If Trump can spend astronomically beyond our means, why can’t Sanders? Right?
But I suspect it’s even simpler than that. While some of Sanders' supporters are true believers in his ideas, and love the concept of getting "free stuff," my guess is that a lot of those folks really aren’t paying all that close of attention to the specifics and likely consequences of those ideas. Instead I think they’re paying attention to him and his attitude, and are attracted to his defiance of the perceived status quo.
I’ve presented my case numerous times that Donald Trump didn’t win the 2016 GOP nomination (and later the presidency) on his policy ideas. While he had a few baseline themes that he stuck with throughout the campaign (like “build the wall”), he was pretty much all over the place when it came to policies. He often seemed to formulate positions in real-time when asked by a reporter or someone else about a particular issue, only to either reverse it or parlay it into an even weirder position a day or two later. He did the same thing at the debates, often using personal insults as his crutch. This wasn’t all that surprising considering that he lacked identifiable core principles and even a convincing interest in actual governance.
But it didn’t matter to voters — at least not enough voters to keep him from advancing. What mattered was his celebrity-level charisma (refined by years of reality television), his “fighter” attitude, his ability to stoke grievance, and the famous Trump brand which many equated with strength. This fomented a loyal, thumb-in-the-eye populist movement. Everything else, from the accuracy of Trump’s statements, to his political stances, to issues of personal decency, was — and still is — negligible.
Personas over principles and policies... That’s how we roll in modern American politics.
Bernie Sanders isn’t a carbon copy of Trump, of course. Sanders does have core principles, consistent rhetoric, and firm political stances (mostly terrible ones, in my view), but I don’t think they matter a whole lot to a good chunk of his supporters or others who are considering voting for him.

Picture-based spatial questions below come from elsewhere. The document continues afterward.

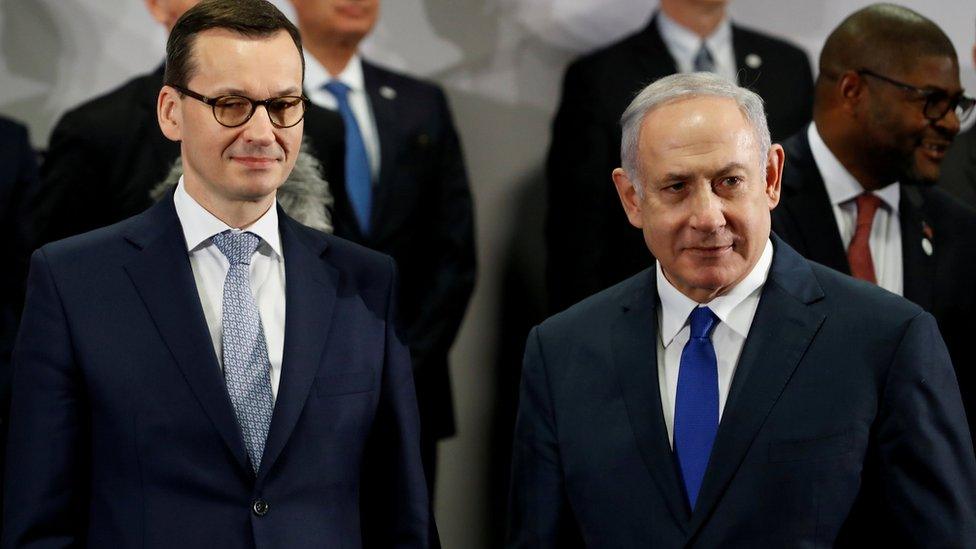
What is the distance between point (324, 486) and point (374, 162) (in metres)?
1.74

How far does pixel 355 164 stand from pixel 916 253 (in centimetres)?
153

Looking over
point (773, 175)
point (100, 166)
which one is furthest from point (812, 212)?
point (100, 166)

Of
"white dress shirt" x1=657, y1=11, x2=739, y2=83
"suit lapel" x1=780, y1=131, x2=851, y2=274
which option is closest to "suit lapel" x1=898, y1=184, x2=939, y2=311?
"suit lapel" x1=780, y1=131, x2=851, y2=274

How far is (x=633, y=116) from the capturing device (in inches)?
96.6

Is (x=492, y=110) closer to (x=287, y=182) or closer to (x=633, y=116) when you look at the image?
(x=287, y=182)

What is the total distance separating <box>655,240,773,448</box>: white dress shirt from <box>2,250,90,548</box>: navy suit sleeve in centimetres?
95

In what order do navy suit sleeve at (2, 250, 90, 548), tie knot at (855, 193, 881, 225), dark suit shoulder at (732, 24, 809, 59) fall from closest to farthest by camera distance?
1. navy suit sleeve at (2, 250, 90, 548)
2. tie knot at (855, 193, 881, 225)
3. dark suit shoulder at (732, 24, 809, 59)

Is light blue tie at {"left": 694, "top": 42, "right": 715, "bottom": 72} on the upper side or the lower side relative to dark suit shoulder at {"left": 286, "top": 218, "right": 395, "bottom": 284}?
upper

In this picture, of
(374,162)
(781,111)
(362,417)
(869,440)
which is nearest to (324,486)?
(362,417)

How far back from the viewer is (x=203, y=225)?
91.0 inches

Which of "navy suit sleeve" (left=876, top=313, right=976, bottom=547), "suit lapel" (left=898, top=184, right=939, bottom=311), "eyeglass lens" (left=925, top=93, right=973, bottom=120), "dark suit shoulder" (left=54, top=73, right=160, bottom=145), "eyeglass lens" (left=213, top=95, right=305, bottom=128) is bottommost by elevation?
"navy suit sleeve" (left=876, top=313, right=976, bottom=547)

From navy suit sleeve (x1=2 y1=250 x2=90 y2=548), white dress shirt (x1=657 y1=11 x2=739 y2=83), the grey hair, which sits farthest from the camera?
white dress shirt (x1=657 y1=11 x2=739 y2=83)

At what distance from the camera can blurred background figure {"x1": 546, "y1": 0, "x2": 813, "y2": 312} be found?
3.96 meters

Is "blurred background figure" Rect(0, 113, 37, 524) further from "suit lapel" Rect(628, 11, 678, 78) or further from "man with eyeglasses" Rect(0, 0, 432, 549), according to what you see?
"suit lapel" Rect(628, 11, 678, 78)
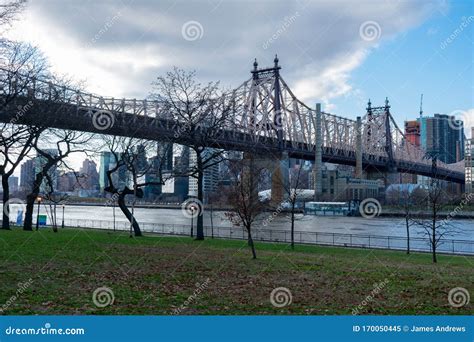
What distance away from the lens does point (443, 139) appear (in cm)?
10519

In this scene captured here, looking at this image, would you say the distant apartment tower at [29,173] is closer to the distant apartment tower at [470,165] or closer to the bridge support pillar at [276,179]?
the bridge support pillar at [276,179]

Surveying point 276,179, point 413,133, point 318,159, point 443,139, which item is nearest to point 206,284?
point 276,179

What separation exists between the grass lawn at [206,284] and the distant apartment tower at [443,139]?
92785 millimetres

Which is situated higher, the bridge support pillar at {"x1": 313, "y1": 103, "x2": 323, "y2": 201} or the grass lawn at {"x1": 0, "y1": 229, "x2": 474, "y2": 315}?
the bridge support pillar at {"x1": 313, "y1": 103, "x2": 323, "y2": 201}

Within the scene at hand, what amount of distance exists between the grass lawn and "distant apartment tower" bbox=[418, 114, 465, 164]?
92.8 metres

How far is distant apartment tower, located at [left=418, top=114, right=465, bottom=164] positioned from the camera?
331 feet

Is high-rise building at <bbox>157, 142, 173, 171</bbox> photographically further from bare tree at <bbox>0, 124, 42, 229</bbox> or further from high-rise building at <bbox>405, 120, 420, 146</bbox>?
high-rise building at <bbox>405, 120, 420, 146</bbox>

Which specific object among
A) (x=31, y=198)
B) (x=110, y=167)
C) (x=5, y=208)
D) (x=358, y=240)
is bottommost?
(x=358, y=240)

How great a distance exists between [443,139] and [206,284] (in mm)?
105647

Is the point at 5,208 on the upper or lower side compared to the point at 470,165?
lower

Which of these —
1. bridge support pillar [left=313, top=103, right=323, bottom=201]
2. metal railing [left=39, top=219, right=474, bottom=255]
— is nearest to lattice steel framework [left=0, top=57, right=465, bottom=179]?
bridge support pillar [left=313, top=103, right=323, bottom=201]

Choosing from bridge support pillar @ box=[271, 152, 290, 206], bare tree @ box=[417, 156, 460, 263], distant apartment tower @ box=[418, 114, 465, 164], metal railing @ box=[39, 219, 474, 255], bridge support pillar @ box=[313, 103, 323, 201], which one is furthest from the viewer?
distant apartment tower @ box=[418, 114, 465, 164]

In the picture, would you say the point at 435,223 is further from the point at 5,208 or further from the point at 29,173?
the point at 29,173

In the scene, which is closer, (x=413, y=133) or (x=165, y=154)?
(x=165, y=154)
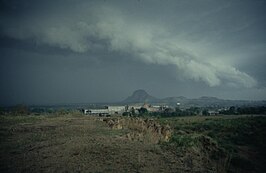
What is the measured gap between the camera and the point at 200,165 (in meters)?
10.8

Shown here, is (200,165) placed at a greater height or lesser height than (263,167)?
greater

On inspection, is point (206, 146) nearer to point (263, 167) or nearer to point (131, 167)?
point (263, 167)

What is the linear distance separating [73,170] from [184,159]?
4.96 metres

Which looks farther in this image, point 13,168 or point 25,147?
point 25,147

I think what matters is that he’s passionate, he’s charismatic, he’s a fighter, and he can stoke grievance far more effectively than politicians. As for his wild, socialistic, untenable ideas for America? As with Trump, they’re negligible.
So, while socialism isn’t popular in America, the socialist can be. And when people go to vote, they’re voting for an individual… not necessarily his vision.
In other words, Republicans who underestimate Sanders are doing so at their own risk. Because in today’s political environment, he can match up to Trump in a way that Hillary couldn’t.